#### Your objective
Beginning with the line containing "Q: What species is this?" and ending with the last line of the entries below, copy each line exactly and nothing else.

#### Source data ####

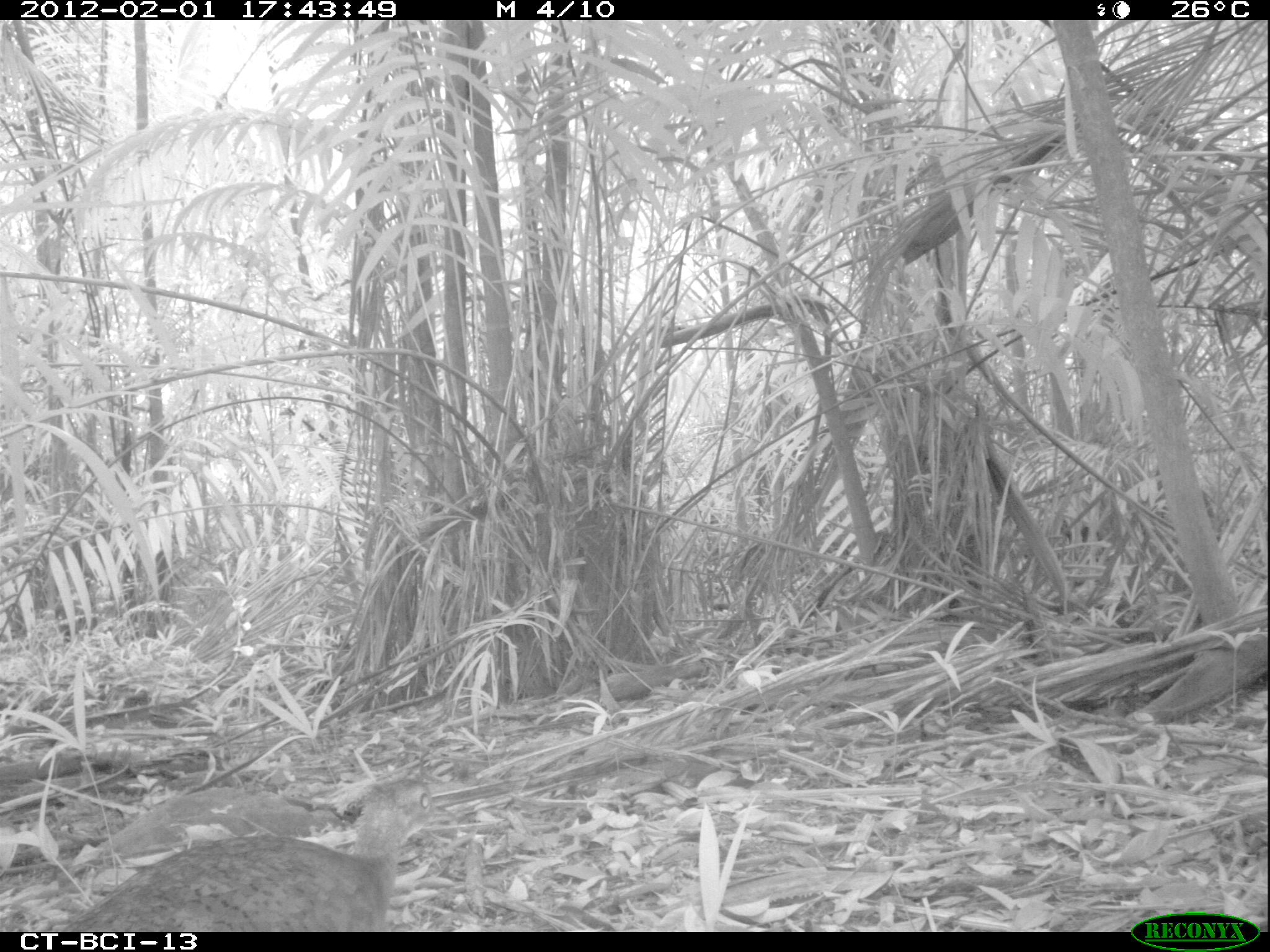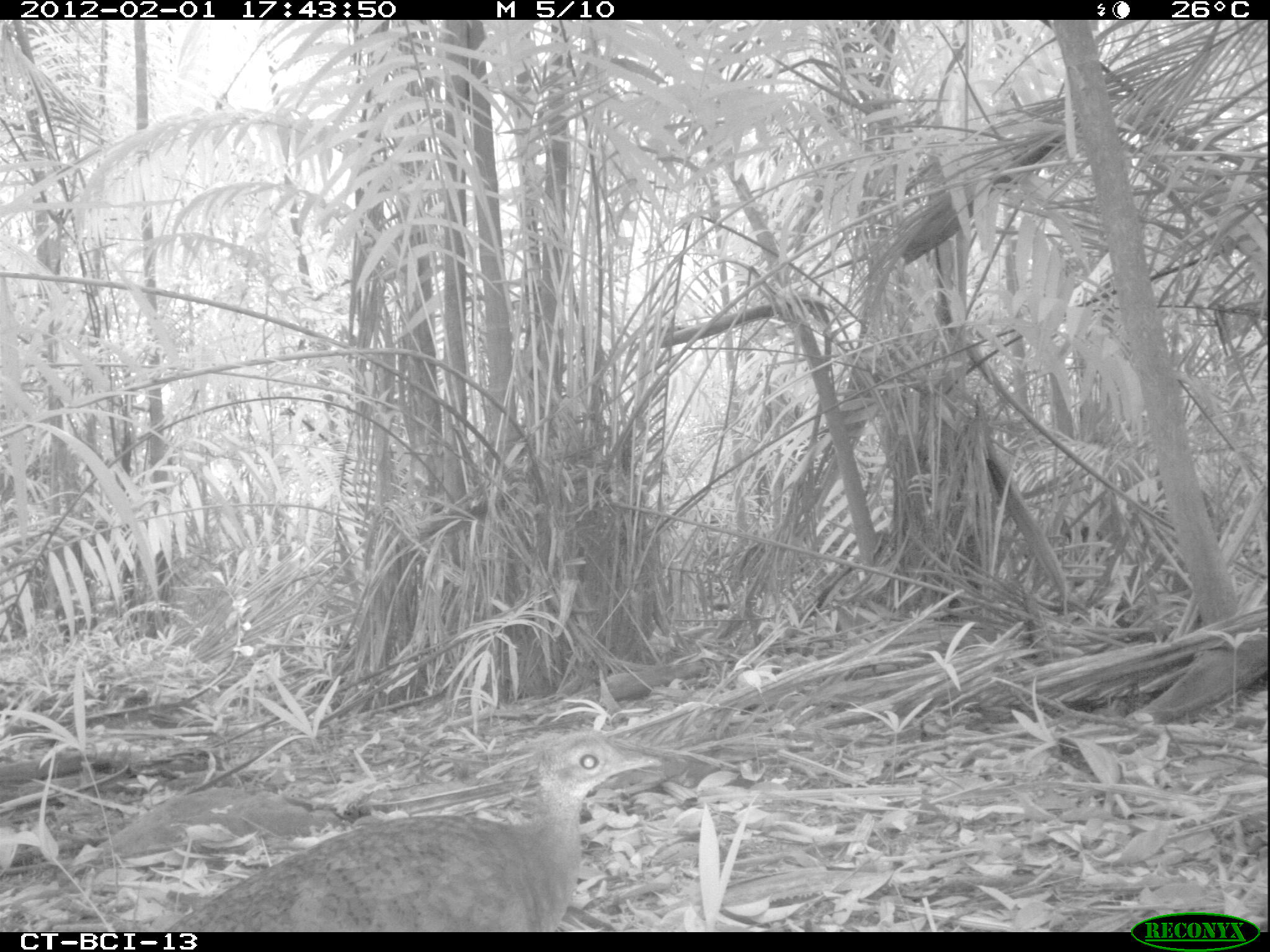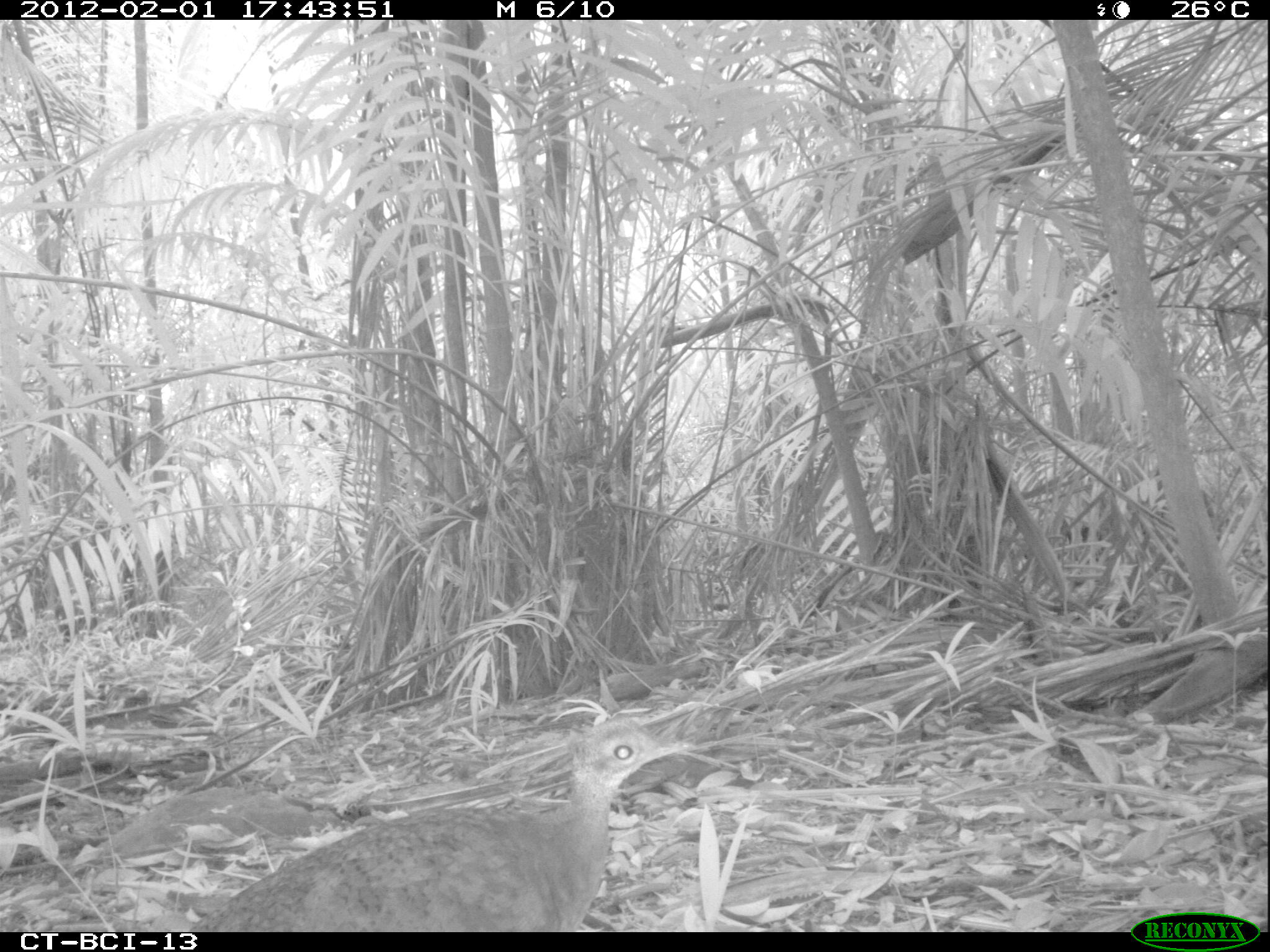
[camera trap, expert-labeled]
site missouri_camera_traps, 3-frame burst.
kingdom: Animalia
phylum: Chordata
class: Aves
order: Tinamiformes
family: Tinamidae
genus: Tinamus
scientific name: Tinamus major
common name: great tinamou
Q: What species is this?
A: Great tinamou (Tinamus major).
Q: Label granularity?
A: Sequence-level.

####

#### Exercise output
Q: What species is this?
A: Great tinamou (Tinamus major).
Q: Label granularity?
A: Sequence-level.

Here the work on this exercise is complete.